On the 30th of the same month of September, 1791, the Constituent Assembly held its last sitting; the unwise decree of the 17th of the preceding May, which rendered the retiring members ineligible for the subsequent Assembly, begot the Convention. Nothing can be more dangerous, more unsuitable, or more inapplicable to public affairs, than resolutions directed against individuals or bodies, even when these resolutions are themselves honourable.

The decree of the 29th of September, for the regulation of popular assemblies, only served to render them more violent. This was the last act of the Constituent Assembly; it separated on the next day, and left to France a Revolution.

THE LEGISLATIVE ASSEMBLY-CLUBS.

THE Legislative Assembly, which was installed on the 1st of October, 1791, was carried along by the whirlwind which was about to sweep away the living and the dead. Popular commotions led to shedding of blood in the departments; at Caen the people were gorged with massacre, and devoured the heart of M. de Belzunce.

The decree against the émigrés, and that against the nonjuring clergy, which deprived them of all rights, were vetoed by the king. These legal acts increased the agitation. Pétion had become Mayor of Paris. On the 1st of January, 1792, the deputies passed a decree for the trial of the emigrated princes; and on the 2nd they resolved, that this same 1st of January was to be reckoned as the first day of the year of Liberty IV. About the 13th of February, the red caps made their appearance in the streets of Paris, and the municipality caused

pikes to be fabricated. The manifesto of the émigrés was issued on the 1st of March. Austria had recourse to arms. Paris was divided into sections more or less hostile to one another. On the 20th of March, 1792, the Legislative Assembly adopted that sepulchral machine without which the judgments of the reign of terror could not have been carried into effect; the instrument was first tried upon dead bodies, in order to learn from them the execution of its work. This machine may indeed be spoken of as an executioner, since persons, delighted with its valuable services, dedicated sums of money for its support, as testimonies of their respect. The invention of such a murderous instrument at the very moment in which its services became so necessary to crime, is a memorable proof of the mode in which events are co-ordinate to one another, or rather a proof of those hidden means employed by Providence, when the whole face of empires is destined to be changed.
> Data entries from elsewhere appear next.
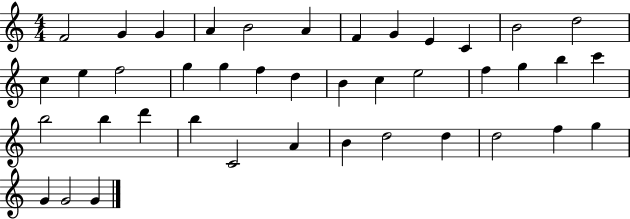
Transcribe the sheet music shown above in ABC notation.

X:1
T:Untitled
M:4/4
L:1/4
K:C
F2 G G A B2 A F G E C B2 d2 c e f2 g g f d B c e2 f g b c' b2 b d' b C2 A B d2 d d2 f g G G2 G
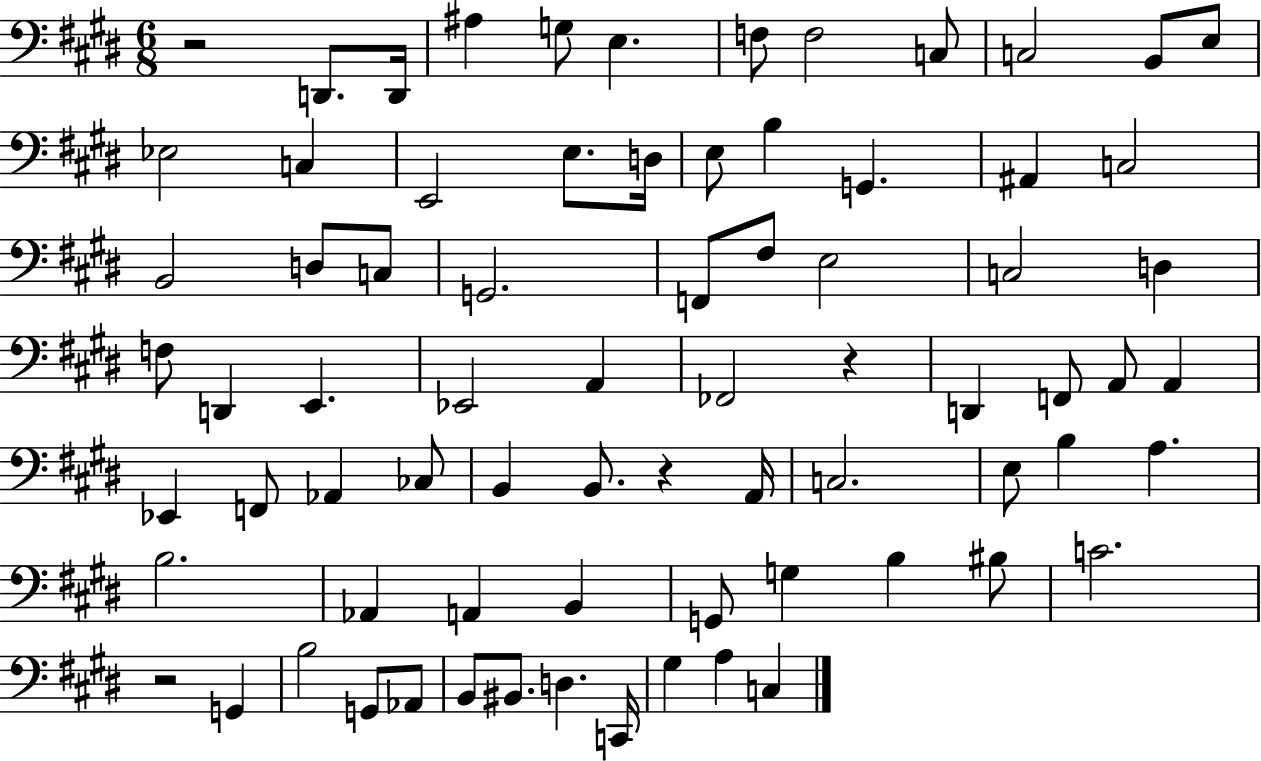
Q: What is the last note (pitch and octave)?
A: C3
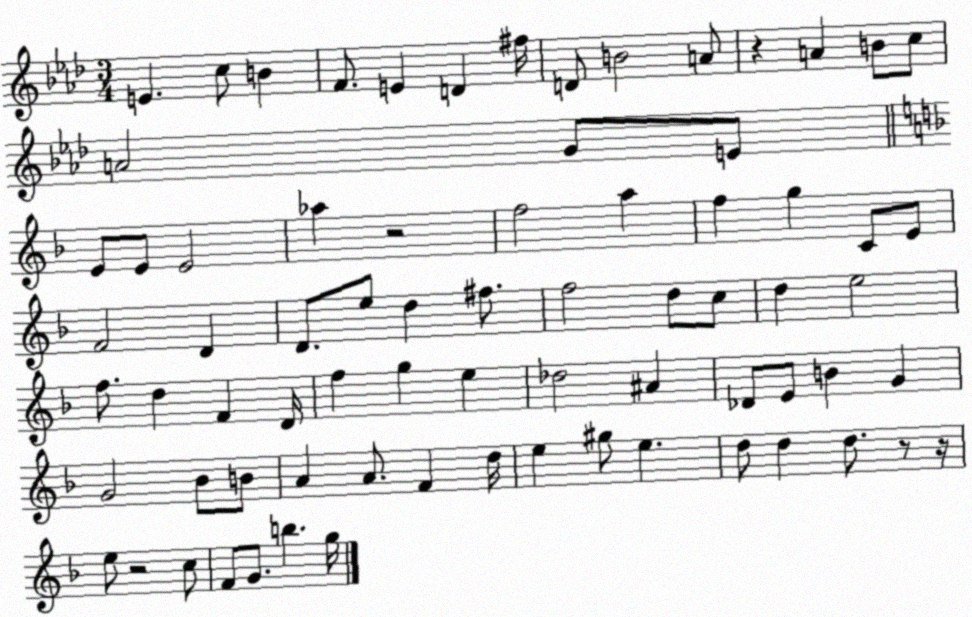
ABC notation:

X:1
T:Untitled
M:3/4
L:1/4
K:Ab
E c/2 B F/2 E D ^f/4 D/2 B2 A/2 z A B/2 c/2 A2 G/2 E/2 E/2 E/2 E2 _a z2 f2 a f g C/2 E/2 F2 D D/2 e/2 d ^f/2 f2 d/2 c/2 d e2 f/2 d F D/4 f g e _d2 ^A _D/2 E/2 B G G2 _B/2 B/2 A A/2 F d/4 e ^g/2 e d/2 d d/2 z/2 z/4 e/2 z2 c/2 F/2 G/2 b g/4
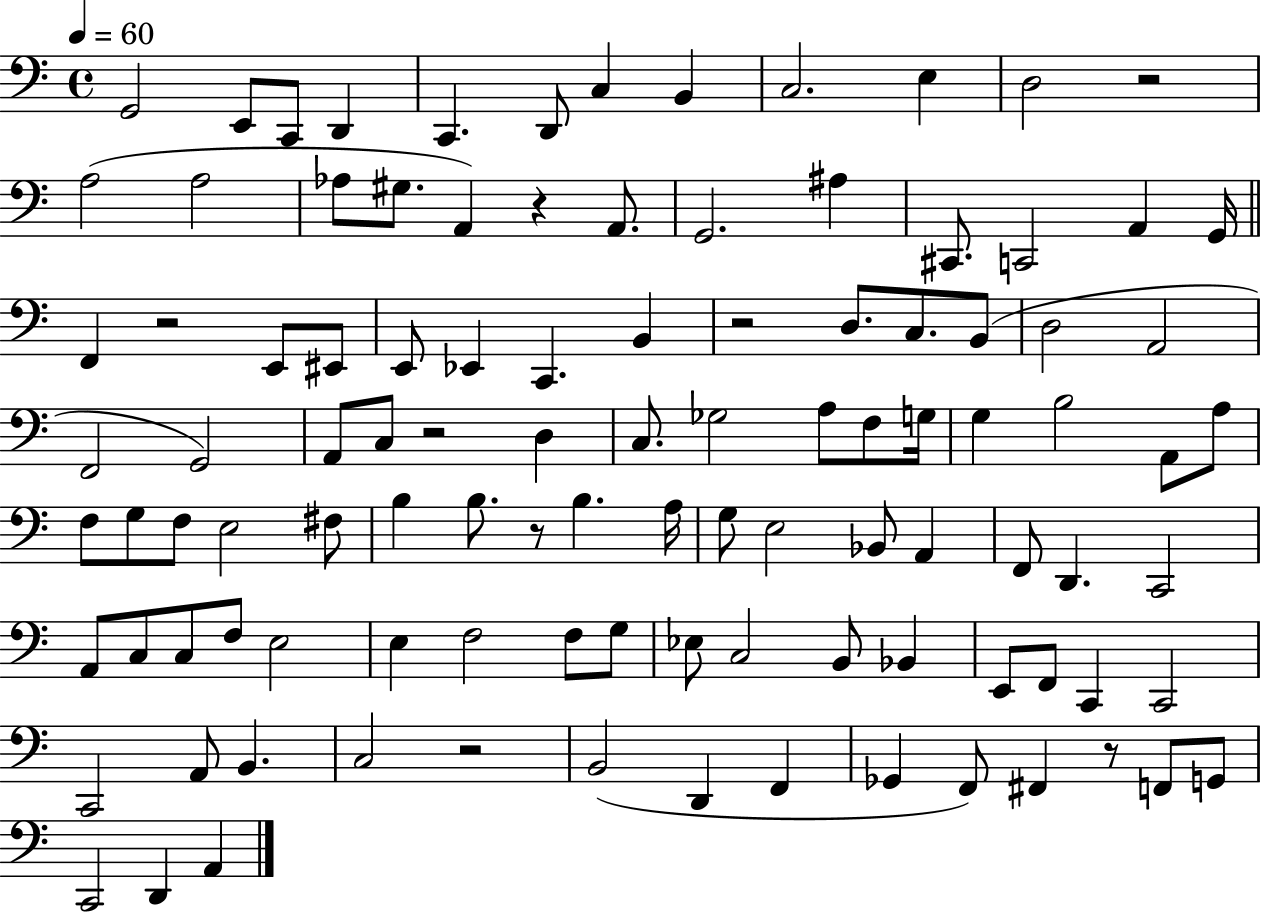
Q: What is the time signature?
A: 4/4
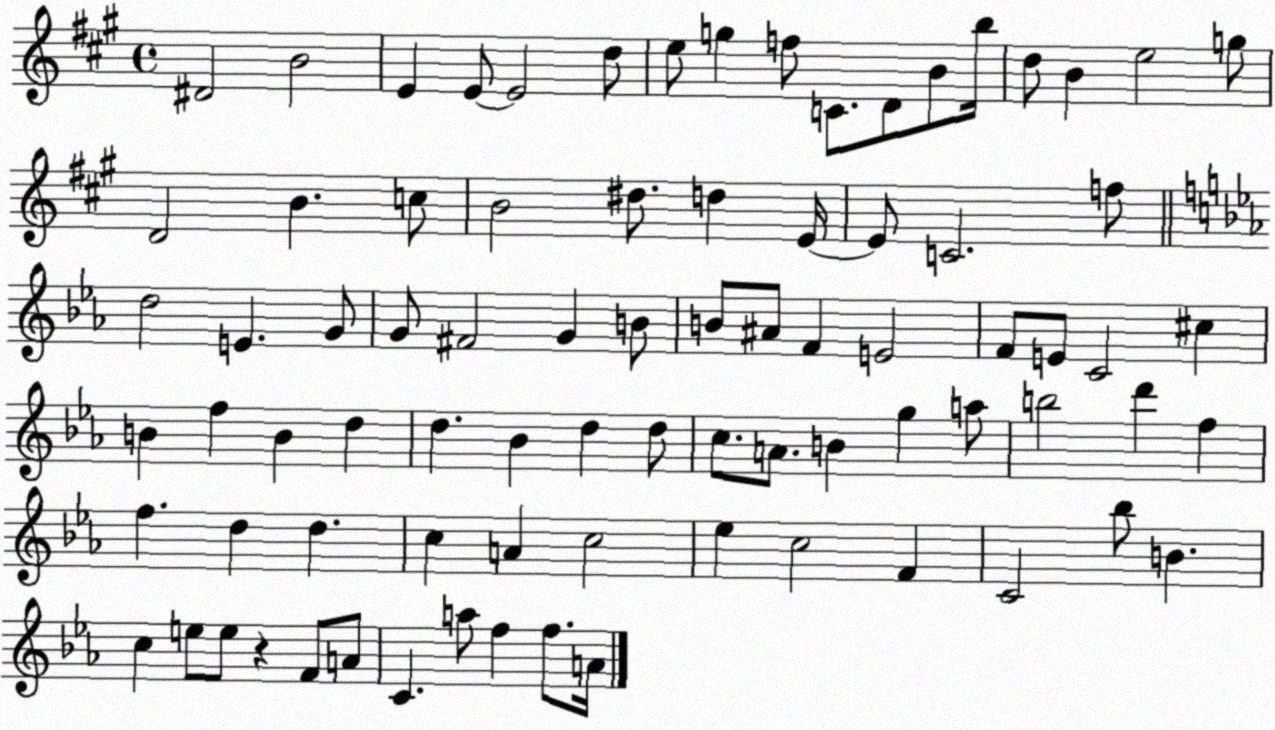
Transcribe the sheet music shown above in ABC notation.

X:1
T:Untitled
M:4/4
L:1/4
K:A
^D2 B2 E E/2 E2 d/2 e/2 g f/2 C/2 D/2 B/2 b/4 d/2 B e2 g/2 D2 B c/2 B2 ^d/2 d E/4 E/2 C2 f/2 d2 E G/2 G/2 ^F2 G B/2 B/2 ^A/2 F E2 F/2 E/2 C2 ^c B f B d d _B d d/2 c/2 A/2 B g a/2 b2 d' f f d d c A c2 _e c2 F C2 _b/2 B c e/2 e/2 z F/2 A/2 C a/2 f f/2 A/4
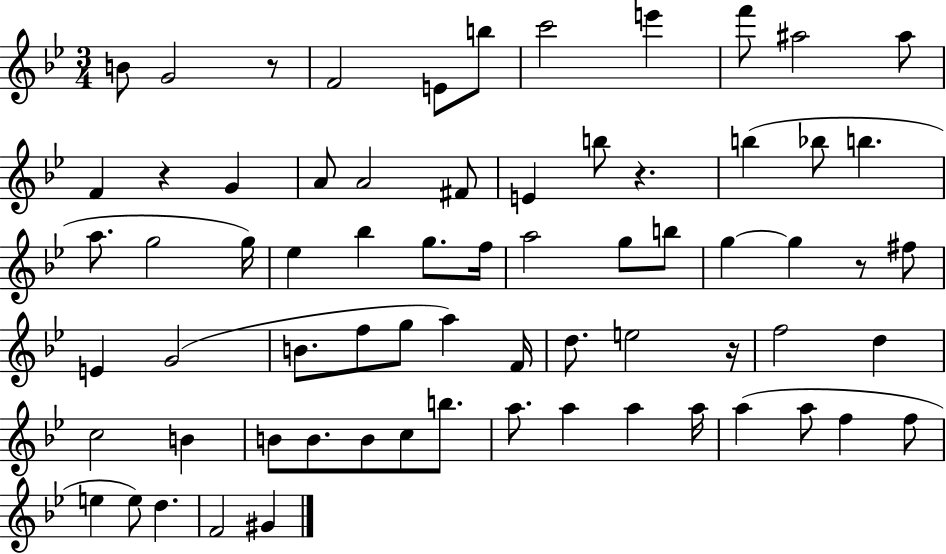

At the instigation of the Girondins, Roland was called to be minister and member of the king's council. On the 20th of April, war was declared against the King of Hungary and Bohemia. Marat published the Ami du Peuple, in spite of the decree specially directed against him. The royal German regiment and that of Berchini deserted. Isnard was busy speaking about the treachery of the court, while Gensonné and Brissot denounced the Austrian Committee. An insurrection broke out in reference to the royal guard, which was disbanded. On the 28th of May, the Assembly declared its sittings permanent. The palace of the Tuileries was forced by the masses of the faubourgs St. Antoine and Marceau on the 20th of June, on pretext of Louis XVI.'s refusal to sanction the proscription of the priests; the king's life was exposed to peril. The country was declared to be in danger. M. de Lafayette was burned in effigy. The confederates of the second federation were arriving; the Marseillais, on the invitation of Danton, were on their march; they entered Paris on the 30th of July, and were lodged by Pétion in the convent of the Cordeliers.